MACROSCOPIC FEATURES


General Features



  • Soft, gelatinous, gray-pink



    • May be densely calcified (gritty)


  • Thickened and expanded cerebral cortex



    • But relatively well circumscribed overall


  • Often superficial, may infiltrate leptomeninges



    • May create marked desmoplastic reaction


  • Cystic degeneration, intratumoral hemorrhage


  • Higher grade lesions are more cellular, “fleshy”

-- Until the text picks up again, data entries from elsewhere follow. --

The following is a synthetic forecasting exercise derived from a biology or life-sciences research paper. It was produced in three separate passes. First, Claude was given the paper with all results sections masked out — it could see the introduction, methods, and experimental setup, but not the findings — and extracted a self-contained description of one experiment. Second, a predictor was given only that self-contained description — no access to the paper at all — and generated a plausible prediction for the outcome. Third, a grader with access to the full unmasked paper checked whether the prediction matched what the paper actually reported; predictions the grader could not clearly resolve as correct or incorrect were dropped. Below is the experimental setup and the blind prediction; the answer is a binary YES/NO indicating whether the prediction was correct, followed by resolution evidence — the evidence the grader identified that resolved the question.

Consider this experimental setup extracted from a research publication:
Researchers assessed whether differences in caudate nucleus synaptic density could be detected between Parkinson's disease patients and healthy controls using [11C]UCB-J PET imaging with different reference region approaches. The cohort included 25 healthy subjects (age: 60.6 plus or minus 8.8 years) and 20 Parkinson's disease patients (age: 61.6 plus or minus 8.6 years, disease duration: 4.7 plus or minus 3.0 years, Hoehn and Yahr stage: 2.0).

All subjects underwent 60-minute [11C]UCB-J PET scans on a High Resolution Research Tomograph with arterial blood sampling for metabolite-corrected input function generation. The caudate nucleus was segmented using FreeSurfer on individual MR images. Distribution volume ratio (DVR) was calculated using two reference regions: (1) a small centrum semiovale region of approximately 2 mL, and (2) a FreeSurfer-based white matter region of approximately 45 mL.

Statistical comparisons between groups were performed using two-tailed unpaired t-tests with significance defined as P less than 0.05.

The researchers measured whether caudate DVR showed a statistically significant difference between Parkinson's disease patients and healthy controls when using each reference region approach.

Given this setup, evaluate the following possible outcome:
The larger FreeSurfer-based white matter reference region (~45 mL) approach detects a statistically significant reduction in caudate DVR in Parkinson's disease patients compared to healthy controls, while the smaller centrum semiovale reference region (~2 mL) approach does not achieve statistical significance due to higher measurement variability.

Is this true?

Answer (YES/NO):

    • But lack central necrosis of glioblastoma


Size



  • Mean size at presentation: 3.5 cm


MICROSCOPIC PATHOLOGY


Histologic Features



  • Generally diffusely infiltrating glioma



    • Obscures normal architecture, gray-white junction



      • Despite relatively sharp macroscopic interface


  • Prominent, circumscribed “clones” within tumor




    • Nodules of ↑ cellularity, atypia, mitotic activity


    • MIB-1 labeling index is higher


  • Less common growth patterns



    • Cohesive ribbons, nests, or clusters of cells


    • Parallel palisades of tumor cells with long nuclei


    • Sarcoma-like areas, especially in higher grade lesions


  • “Secondary structures” often form



    • Perineuronal satellitosis



      • Atypical tumor cells orbit large cortical neurons


      • In larger numbers than normal oligodendroglia


    • Perivascular collections, rare focal pseudorosettes


    • Subpial aggregates


  • Microcalcifications very common (90% of tumors)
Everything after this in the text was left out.